La plaignante a admis que le document R&C, c'est-à-dire les termes et conditions, lui avait été donné pour examen au début de la relation avec le défendeur, mais que ce document était également long et complexe. « Je l'ai lu, » a-t-elle déclaré, me semblant confiante, « mais c'est comme ouvrir un compte bancaire, on ne peut pas lire les 20 pages qu'il contient » (ibid., p. 11, paras. 30-32).
Quatrièmement, j'ai bien peur que ces « primes », qui n'existaient pas et n'ont pas été réellement créées, puisque le défendeur n'a pas insisté pour les rendre à la fin de l'engagement, n'étaient pas destinées à aider la plaignante mais seulement à creuser le trou dans lequel elle s'est retrouvée. Il est inconcevable que les conseils en investissement incluent également le placement de l'argent à la disposition de l'investisseur, de sorte qu'il soit d'abord présenté de manière inconditionnelle et sans conditions, puis qu'une contrepartie soit demandée pour cela. Ma conclusion est qu'en pratique, ces primes visent à dissimuler aux yeux du client les pertes réelles que son compte a subies – en lien avec les sommes que le client a retirées de sa poche – et à l'inciter à dépenser de l'argent supplémentaire malgré ses pertes.

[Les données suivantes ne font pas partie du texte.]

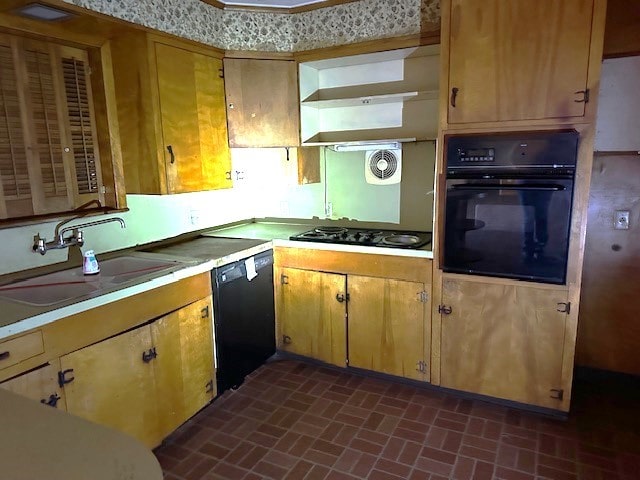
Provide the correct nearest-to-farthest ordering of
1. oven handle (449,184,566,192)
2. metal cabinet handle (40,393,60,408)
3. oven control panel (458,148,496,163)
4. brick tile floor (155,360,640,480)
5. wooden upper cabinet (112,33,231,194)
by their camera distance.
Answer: metal cabinet handle (40,393,60,408)
brick tile floor (155,360,640,480)
oven handle (449,184,566,192)
oven control panel (458,148,496,163)
wooden upper cabinet (112,33,231,194)

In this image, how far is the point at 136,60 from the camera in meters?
2.47

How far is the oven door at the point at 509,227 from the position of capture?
7.39ft

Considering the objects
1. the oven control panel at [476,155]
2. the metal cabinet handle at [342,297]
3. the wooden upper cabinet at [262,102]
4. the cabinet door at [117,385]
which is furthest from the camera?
the wooden upper cabinet at [262,102]

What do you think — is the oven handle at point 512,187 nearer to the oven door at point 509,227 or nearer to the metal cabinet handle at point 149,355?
the oven door at point 509,227

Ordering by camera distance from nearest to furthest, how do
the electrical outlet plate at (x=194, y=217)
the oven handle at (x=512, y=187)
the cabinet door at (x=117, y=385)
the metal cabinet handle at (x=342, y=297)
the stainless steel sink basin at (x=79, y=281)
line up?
1. the cabinet door at (x=117, y=385)
2. the stainless steel sink basin at (x=79, y=281)
3. the oven handle at (x=512, y=187)
4. the metal cabinet handle at (x=342, y=297)
5. the electrical outlet plate at (x=194, y=217)

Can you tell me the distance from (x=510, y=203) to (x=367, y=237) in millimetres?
958

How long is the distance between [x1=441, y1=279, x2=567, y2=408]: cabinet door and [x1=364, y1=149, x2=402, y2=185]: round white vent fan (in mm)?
954

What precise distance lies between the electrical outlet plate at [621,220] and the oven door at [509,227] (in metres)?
0.69

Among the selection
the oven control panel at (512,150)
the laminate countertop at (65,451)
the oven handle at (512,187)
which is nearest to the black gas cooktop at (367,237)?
the oven handle at (512,187)

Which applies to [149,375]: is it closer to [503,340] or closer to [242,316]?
[242,316]

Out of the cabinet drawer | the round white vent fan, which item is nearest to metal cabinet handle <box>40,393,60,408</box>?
the cabinet drawer

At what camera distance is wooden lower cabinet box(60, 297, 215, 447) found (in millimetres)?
1845

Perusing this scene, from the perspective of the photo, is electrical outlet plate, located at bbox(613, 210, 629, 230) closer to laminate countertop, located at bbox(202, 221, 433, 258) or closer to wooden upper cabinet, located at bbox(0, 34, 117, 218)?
laminate countertop, located at bbox(202, 221, 433, 258)

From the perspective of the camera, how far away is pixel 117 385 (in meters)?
1.96
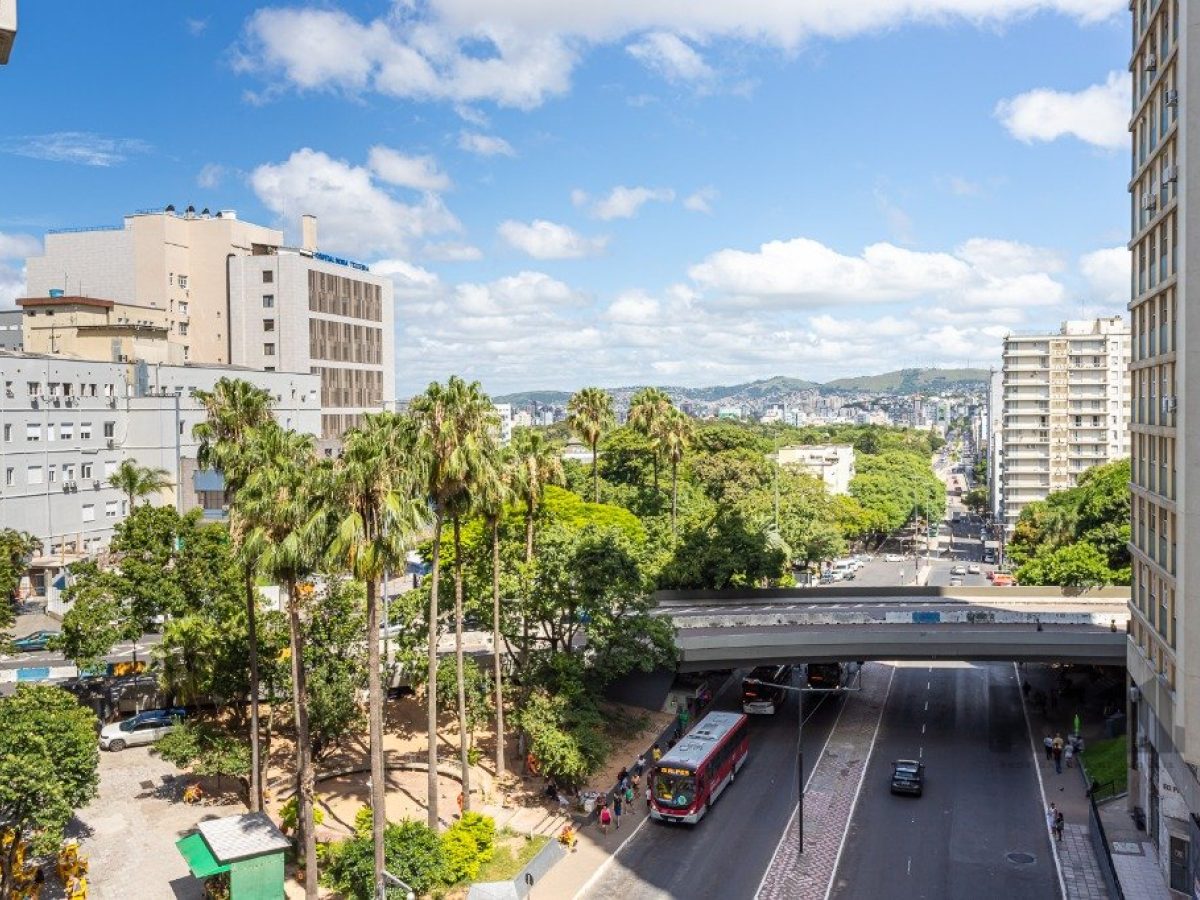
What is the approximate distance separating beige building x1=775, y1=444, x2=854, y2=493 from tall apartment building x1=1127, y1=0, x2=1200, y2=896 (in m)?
102

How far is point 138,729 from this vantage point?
52.5m

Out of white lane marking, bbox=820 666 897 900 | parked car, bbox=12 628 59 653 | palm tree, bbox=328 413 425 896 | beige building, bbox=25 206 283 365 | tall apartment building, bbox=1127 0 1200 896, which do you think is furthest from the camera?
beige building, bbox=25 206 283 365

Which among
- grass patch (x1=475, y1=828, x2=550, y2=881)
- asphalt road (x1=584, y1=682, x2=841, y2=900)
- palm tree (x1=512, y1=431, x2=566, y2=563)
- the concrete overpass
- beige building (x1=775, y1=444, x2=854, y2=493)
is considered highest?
palm tree (x1=512, y1=431, x2=566, y2=563)

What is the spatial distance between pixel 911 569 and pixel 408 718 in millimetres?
88615

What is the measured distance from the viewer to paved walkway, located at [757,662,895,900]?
3794cm

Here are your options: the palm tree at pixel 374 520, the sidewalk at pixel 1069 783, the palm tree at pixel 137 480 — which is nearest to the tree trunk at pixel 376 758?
the palm tree at pixel 374 520

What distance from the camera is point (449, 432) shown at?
38906 millimetres

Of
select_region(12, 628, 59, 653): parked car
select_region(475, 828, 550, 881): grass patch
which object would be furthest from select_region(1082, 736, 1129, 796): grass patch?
select_region(12, 628, 59, 653): parked car

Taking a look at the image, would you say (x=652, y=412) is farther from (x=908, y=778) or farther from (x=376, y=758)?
(x=376, y=758)

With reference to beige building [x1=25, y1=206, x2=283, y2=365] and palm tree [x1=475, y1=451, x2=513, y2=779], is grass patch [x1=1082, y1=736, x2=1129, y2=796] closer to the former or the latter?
palm tree [x1=475, y1=451, x2=513, y2=779]

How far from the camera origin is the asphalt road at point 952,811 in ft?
124

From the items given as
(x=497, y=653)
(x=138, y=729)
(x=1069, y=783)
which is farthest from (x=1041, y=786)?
(x=138, y=729)

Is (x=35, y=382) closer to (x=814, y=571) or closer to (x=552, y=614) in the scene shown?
(x=552, y=614)

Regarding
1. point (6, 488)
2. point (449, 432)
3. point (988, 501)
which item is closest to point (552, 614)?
point (449, 432)
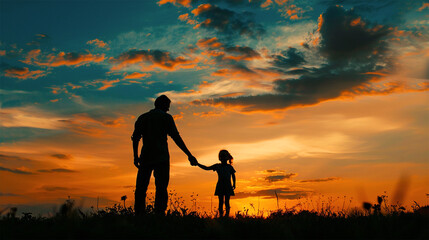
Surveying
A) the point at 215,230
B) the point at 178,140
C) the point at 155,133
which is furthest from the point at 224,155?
the point at 215,230

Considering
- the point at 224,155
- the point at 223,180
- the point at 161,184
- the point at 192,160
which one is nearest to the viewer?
the point at 161,184

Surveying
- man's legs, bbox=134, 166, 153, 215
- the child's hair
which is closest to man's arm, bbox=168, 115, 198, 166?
man's legs, bbox=134, 166, 153, 215

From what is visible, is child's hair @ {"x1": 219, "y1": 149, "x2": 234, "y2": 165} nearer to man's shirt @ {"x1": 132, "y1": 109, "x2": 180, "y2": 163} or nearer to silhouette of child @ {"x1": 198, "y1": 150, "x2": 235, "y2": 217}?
silhouette of child @ {"x1": 198, "y1": 150, "x2": 235, "y2": 217}

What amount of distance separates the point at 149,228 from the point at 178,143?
3482 millimetres

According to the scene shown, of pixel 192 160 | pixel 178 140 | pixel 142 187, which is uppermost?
pixel 178 140

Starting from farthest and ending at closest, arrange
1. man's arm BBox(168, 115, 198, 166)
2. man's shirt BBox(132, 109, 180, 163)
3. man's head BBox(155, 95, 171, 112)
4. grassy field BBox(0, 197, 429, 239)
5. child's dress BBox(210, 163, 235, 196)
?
child's dress BBox(210, 163, 235, 196) < man's head BBox(155, 95, 171, 112) < man's arm BBox(168, 115, 198, 166) < man's shirt BBox(132, 109, 180, 163) < grassy field BBox(0, 197, 429, 239)

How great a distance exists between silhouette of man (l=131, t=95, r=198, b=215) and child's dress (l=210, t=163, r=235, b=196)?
3.42 metres

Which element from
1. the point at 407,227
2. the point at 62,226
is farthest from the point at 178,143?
the point at 407,227

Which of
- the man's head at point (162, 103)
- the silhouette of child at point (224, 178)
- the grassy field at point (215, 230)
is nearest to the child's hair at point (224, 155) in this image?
the silhouette of child at point (224, 178)

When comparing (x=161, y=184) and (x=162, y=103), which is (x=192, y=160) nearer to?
(x=161, y=184)

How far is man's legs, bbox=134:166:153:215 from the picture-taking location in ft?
29.4

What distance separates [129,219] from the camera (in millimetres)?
6770

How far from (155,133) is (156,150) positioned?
15.9 inches

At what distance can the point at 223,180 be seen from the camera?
12477mm
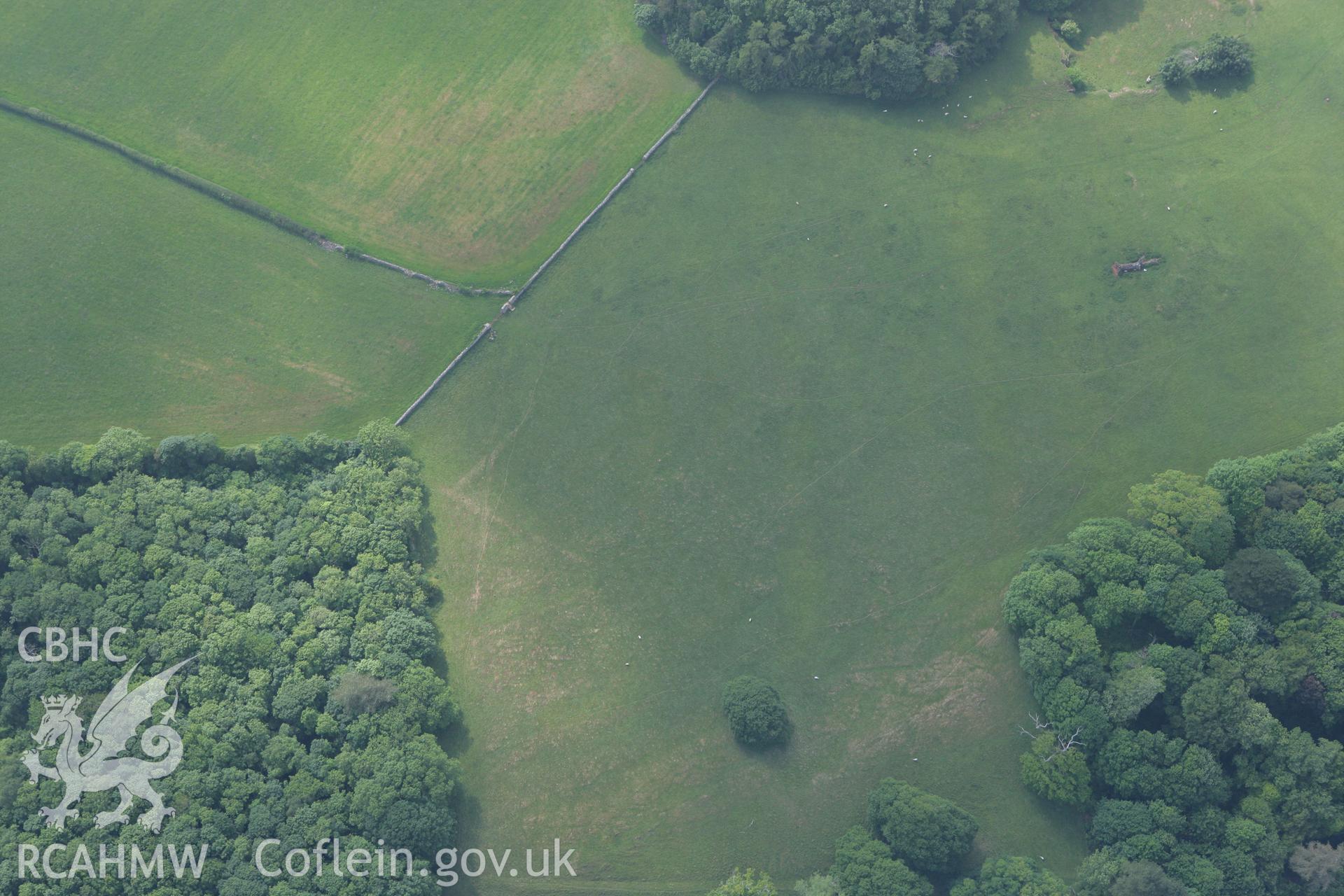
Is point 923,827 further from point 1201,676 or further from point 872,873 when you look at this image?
point 1201,676

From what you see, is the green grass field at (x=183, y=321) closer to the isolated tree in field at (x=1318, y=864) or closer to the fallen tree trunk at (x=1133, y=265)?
the fallen tree trunk at (x=1133, y=265)

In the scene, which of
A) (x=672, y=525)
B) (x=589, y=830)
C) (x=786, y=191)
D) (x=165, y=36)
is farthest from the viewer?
(x=165, y=36)

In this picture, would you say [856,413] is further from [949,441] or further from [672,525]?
[672,525]

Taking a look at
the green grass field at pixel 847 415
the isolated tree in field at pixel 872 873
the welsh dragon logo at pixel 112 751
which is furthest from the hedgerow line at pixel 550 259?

Cinquièmement, il a été prouvé devant le tribunal sans aucun doute que les représentants du défendeur 1, qui accompagnaient les clients-investisseurs, ont délibérément utilisé des pseudonymes. Mme Asses a ajouté dans son témoignage : « Le nom que j'ai utilisé était 'Kate' [et le nom de famille : 'Miller']. On nous a dit qu'il valait la peine d'avoir un nom international » (ibid., p. 3, paras. 27-32). Cette déformation était totale, car non seulement les noms et les noms de famille furent inventés, mais les adresses e-mail ancrèrent ces pseudonymes comme s'il s'agissait des vrais noms des correspondants.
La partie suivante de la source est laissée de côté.